= Source passage =
#####

From: "Derrick Stolee via GitGitGadget" <gitgitgadget@gmail.com>
To: git@vger.kernel.org
Cc: gitster@pobox.com, johannes.schindelin@gmx.de, peff@peff.net,
ps@pks.im, me@ttaylorr.com, johncai86@gmail.com,
newren@gmail.com, jonathantanmy@google.com,
Derrick Stolee <stolee@gmail.com>,
Derrick Stolee <stolee@gmail.com>
Subject: [PATCH v2 3/8] repack: add --name-hash-version option
Date: Mon, 02 Dec 2024 23:21:17 +0000 [thread overview]
Message-ID: <1947d1bf448d71ccd4a44ef25751bab50784a73e.1733181682.git.gitgitgadget@gmail.com> (raw)
In-Reply-To: <pull.1823.v2.git.1733181682.gitgitgadget@gmail.com>
From: Derrick Stolee <stolee@gmail.com>
The new '--name-hash-version' option for 'git repack' is a simple
pass-through to the underlying 'git pack-objects' subcommand. However,
this subcommand may have other options and a temporary filename as part
of the subcommand execution that may not be predictable or could change
over time.
The existing test_subcommand method requires an exact list of arguments
for the subcommand. This is too rigid for our needs here, so create a
new method, test_subcommand_flex. Use it to check that the
--name-hash-version option is passing through.

#####

= Data =

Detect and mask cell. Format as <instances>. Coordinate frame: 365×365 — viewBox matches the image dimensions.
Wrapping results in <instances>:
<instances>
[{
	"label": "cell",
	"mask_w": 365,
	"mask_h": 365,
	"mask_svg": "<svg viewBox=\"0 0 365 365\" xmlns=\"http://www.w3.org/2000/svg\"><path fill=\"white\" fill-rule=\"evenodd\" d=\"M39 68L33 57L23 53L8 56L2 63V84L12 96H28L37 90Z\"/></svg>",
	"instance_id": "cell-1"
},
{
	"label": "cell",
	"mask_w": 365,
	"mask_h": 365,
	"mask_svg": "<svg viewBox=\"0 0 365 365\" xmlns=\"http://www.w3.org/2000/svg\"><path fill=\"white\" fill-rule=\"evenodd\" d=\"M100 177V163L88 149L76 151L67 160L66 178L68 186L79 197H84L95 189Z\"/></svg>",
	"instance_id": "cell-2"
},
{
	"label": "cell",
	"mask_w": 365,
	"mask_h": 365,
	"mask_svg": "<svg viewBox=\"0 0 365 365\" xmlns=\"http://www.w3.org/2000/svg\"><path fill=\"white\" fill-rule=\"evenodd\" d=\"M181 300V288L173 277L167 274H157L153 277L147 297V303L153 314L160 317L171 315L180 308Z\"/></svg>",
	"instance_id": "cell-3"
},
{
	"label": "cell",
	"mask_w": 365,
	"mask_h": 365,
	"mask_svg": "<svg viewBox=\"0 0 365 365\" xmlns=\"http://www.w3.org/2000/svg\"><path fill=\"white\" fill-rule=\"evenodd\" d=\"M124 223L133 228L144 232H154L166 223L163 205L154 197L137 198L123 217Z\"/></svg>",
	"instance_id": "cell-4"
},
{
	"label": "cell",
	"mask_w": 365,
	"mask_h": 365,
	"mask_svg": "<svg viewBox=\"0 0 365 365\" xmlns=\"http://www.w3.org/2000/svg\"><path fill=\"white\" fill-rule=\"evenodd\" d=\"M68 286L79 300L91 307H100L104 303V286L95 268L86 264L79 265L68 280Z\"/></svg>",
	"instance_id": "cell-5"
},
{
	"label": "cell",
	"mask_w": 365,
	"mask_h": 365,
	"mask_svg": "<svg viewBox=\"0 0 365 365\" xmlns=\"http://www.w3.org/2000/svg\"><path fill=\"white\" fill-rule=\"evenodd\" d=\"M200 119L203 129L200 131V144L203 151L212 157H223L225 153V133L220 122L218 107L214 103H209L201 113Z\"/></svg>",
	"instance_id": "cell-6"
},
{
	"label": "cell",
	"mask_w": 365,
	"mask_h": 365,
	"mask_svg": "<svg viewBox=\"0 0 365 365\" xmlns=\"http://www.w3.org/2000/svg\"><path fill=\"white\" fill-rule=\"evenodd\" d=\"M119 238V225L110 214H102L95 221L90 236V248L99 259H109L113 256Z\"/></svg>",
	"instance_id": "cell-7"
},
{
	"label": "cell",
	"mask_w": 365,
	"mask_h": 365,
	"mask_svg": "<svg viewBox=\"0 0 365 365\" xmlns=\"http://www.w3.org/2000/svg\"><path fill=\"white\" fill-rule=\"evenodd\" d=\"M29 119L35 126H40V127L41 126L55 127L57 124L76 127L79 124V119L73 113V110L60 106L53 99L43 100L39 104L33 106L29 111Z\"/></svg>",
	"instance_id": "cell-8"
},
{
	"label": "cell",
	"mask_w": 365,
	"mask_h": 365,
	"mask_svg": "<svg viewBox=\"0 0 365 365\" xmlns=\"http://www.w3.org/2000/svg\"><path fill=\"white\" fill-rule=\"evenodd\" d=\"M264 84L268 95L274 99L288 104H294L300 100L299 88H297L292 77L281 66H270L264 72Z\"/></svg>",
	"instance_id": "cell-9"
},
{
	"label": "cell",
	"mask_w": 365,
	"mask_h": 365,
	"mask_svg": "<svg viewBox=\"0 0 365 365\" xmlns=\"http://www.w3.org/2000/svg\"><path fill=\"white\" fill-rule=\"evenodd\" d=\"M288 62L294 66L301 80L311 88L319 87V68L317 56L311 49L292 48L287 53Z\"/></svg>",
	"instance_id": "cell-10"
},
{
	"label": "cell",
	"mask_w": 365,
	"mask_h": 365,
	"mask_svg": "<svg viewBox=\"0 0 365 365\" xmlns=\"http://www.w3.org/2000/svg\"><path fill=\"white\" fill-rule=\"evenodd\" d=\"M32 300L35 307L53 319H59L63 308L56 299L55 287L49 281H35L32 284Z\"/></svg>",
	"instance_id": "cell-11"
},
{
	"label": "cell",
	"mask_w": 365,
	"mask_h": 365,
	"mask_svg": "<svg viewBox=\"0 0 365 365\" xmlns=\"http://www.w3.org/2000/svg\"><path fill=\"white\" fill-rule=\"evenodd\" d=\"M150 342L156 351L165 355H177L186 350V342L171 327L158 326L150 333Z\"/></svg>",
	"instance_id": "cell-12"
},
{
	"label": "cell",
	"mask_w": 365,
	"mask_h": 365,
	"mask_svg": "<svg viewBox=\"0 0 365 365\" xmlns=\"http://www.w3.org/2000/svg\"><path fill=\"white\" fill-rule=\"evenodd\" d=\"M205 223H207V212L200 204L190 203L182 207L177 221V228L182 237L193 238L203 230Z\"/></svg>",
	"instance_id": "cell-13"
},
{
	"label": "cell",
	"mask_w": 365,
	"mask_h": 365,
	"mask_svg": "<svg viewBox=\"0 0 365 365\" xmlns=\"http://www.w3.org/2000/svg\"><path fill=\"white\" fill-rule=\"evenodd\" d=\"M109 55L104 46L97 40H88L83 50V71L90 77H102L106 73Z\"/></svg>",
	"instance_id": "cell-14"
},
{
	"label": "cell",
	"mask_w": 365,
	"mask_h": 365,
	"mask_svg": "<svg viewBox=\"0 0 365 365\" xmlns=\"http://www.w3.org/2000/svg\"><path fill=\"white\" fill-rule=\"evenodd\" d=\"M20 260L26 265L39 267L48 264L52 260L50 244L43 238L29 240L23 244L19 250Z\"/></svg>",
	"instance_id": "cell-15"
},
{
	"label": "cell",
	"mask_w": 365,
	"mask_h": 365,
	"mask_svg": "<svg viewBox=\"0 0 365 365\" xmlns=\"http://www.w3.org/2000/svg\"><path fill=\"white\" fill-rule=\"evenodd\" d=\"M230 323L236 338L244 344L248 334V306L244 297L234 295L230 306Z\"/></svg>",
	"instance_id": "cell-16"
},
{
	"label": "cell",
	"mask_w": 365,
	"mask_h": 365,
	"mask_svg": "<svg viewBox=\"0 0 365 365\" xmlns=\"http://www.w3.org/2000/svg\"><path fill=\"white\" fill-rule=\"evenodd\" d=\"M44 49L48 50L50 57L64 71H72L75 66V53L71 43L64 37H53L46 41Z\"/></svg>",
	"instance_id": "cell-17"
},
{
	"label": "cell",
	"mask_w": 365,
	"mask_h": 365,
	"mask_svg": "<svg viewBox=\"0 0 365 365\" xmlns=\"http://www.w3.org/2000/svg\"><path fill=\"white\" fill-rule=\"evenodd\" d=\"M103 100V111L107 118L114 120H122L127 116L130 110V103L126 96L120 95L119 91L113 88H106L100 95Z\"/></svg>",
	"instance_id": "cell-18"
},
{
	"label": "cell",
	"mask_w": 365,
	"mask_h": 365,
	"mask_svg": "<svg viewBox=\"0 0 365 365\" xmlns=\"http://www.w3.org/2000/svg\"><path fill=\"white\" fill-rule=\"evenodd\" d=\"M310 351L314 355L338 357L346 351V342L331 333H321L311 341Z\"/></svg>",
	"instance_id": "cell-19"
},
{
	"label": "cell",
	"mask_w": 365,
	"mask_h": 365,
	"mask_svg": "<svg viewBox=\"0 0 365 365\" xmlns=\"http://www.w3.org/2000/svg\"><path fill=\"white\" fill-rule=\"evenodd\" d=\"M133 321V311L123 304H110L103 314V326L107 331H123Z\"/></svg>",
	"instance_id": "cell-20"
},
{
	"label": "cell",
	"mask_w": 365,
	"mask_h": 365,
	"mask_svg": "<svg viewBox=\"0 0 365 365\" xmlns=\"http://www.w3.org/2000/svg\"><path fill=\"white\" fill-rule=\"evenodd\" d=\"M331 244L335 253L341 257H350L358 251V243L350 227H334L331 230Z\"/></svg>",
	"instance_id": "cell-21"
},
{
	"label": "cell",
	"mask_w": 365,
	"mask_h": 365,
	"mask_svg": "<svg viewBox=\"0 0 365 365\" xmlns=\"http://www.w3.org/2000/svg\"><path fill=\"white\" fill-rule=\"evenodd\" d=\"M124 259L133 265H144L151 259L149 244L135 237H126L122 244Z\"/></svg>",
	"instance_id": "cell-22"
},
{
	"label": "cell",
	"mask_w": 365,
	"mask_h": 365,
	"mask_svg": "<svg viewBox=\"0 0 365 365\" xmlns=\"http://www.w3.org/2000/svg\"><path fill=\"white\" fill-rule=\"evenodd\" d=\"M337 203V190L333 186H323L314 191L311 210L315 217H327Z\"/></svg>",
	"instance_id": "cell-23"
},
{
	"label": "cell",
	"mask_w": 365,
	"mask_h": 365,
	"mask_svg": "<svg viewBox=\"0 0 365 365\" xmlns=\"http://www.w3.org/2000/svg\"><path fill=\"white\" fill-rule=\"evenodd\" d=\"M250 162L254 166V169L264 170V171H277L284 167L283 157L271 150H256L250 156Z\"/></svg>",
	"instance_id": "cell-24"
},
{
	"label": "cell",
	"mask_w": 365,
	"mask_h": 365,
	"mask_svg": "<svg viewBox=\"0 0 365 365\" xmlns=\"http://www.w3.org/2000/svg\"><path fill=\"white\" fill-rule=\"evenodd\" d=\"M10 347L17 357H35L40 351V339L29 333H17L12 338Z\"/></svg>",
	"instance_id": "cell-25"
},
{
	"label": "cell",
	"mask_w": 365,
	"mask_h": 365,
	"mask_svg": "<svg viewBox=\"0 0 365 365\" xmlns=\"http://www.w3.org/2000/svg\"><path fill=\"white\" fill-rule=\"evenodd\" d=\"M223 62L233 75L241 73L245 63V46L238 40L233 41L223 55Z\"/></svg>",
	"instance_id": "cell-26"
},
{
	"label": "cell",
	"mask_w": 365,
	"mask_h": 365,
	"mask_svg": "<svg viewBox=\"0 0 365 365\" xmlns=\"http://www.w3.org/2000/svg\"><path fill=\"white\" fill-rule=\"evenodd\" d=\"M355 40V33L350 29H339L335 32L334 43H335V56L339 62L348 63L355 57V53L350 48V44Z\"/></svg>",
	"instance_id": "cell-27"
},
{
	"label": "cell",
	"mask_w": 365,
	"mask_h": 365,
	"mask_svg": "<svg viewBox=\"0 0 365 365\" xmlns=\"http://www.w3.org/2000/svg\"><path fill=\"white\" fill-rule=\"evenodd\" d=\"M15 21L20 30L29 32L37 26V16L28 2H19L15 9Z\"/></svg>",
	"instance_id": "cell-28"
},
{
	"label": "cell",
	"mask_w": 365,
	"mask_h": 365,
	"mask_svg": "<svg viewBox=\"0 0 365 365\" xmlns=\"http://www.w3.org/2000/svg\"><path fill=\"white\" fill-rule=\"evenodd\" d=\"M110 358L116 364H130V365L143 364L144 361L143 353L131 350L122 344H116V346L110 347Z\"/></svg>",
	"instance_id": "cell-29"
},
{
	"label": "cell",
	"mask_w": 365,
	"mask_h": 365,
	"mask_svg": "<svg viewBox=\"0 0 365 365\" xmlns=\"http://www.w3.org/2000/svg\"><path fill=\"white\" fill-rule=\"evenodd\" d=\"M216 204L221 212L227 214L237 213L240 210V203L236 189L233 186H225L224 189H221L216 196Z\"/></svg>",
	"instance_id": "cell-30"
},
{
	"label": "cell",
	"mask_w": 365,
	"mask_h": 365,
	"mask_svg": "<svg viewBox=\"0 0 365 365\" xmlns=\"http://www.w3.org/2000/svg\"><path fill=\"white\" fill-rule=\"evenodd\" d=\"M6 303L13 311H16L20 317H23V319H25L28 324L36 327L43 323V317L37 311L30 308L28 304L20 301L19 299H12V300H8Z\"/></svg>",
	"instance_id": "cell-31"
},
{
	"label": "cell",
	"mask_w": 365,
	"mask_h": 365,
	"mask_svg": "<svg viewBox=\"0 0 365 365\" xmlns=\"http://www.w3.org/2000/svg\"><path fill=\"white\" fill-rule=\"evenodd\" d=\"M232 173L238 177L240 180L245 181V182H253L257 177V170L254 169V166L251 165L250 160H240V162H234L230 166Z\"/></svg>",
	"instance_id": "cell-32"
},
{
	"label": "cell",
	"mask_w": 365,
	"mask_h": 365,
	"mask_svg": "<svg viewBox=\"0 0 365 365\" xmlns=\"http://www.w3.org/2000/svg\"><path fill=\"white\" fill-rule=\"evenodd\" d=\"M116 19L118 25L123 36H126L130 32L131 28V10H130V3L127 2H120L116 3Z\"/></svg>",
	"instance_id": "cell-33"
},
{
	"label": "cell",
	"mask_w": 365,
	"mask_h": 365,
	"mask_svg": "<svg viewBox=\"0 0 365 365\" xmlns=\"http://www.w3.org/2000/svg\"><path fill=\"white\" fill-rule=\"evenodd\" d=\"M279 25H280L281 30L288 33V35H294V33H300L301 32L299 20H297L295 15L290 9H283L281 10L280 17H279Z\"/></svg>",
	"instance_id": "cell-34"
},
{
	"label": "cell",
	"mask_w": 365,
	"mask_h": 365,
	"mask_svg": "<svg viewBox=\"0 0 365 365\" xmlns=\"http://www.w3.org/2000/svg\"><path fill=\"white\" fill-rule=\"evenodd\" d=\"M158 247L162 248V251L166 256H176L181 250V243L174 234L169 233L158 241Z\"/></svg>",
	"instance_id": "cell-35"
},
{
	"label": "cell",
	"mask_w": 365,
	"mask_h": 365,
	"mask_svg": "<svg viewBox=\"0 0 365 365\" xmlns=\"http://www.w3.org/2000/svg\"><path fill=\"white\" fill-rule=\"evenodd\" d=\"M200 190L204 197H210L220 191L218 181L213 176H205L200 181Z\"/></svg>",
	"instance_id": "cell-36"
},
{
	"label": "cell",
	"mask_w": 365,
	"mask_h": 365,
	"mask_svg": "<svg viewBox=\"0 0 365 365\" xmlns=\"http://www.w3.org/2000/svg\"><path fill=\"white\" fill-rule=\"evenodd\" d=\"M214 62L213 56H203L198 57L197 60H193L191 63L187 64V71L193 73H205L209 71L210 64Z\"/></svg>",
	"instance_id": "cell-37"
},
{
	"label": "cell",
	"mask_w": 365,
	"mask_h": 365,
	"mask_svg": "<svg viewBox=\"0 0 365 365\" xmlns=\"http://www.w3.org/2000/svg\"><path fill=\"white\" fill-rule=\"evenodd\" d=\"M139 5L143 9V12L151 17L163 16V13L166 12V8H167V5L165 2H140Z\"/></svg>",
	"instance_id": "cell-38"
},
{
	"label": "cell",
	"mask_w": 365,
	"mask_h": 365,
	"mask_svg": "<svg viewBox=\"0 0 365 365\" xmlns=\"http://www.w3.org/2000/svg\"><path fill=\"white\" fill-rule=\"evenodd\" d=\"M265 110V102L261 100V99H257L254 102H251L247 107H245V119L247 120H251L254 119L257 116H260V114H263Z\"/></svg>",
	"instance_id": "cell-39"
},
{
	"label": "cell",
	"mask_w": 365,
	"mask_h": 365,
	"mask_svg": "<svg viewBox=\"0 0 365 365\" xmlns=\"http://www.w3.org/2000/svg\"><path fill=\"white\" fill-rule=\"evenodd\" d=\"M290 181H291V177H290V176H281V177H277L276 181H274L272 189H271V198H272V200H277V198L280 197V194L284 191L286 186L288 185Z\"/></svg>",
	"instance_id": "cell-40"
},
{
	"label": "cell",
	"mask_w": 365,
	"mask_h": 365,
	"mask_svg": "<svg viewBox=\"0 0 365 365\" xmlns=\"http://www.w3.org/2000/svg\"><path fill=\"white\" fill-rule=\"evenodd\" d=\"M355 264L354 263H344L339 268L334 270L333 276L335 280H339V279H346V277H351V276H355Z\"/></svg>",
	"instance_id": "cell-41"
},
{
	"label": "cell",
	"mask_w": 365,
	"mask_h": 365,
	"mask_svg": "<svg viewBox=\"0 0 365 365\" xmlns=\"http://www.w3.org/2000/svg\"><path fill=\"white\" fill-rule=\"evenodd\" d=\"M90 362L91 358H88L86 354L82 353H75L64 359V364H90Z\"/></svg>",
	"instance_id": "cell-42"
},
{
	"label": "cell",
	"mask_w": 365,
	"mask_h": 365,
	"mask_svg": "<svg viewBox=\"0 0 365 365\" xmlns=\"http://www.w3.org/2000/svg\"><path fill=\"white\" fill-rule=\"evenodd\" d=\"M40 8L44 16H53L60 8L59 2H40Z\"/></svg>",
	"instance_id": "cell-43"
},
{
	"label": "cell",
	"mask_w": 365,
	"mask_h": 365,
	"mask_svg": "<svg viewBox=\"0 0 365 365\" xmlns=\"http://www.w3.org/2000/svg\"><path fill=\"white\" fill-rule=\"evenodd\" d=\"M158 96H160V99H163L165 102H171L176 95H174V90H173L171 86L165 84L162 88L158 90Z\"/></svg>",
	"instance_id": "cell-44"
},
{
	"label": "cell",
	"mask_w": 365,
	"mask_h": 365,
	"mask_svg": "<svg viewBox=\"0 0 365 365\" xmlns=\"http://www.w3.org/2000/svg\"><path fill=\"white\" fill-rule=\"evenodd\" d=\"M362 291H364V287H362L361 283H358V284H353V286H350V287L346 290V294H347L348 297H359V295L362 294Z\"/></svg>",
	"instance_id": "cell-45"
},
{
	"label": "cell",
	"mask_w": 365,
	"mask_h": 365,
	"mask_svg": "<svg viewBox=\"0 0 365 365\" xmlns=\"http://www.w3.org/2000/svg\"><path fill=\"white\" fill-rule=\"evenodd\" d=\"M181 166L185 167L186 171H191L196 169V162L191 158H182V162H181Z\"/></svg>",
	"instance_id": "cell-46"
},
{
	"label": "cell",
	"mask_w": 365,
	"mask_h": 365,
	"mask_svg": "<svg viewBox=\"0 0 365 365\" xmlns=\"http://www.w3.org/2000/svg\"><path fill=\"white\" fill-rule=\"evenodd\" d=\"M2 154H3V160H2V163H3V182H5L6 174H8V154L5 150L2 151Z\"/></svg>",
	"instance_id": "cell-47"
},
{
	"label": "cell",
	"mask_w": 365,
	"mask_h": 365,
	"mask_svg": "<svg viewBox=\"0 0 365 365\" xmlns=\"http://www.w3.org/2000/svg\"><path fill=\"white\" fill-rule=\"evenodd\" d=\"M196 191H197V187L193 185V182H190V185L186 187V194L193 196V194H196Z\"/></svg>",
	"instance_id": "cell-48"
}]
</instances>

#####

= Short task 1 =
Decide whether each statement below agrees with the patch description, answering yes or no and quoting the words of the patch description that settle it. (a) The '--name-hash-version' option for 'git repack' passes through to 'git pack-objects'. (b) The existing test_subcommand method accepts a flexible list of arguments for the subcommand. (c) The new method is named test_subcommand_flex.
= Short task 2 =
Extract every line of the records that contains the string "instances".

= Solution 1 =
(a) Yes: "is a simple pass-through to the underlying 'git pack-objects' subcommand"
(b) No: "requires an exact list of arguments for the subcommand"
(c) Yes: "create a new method, test_subcommand_flex"

= Solution 2 =
Detect and mask cell. Format as <instances>. Coordinate frame: 365×365 — viewBox matches the image dimensions.
Wrapping results in <instances>:
<instances>
</instances>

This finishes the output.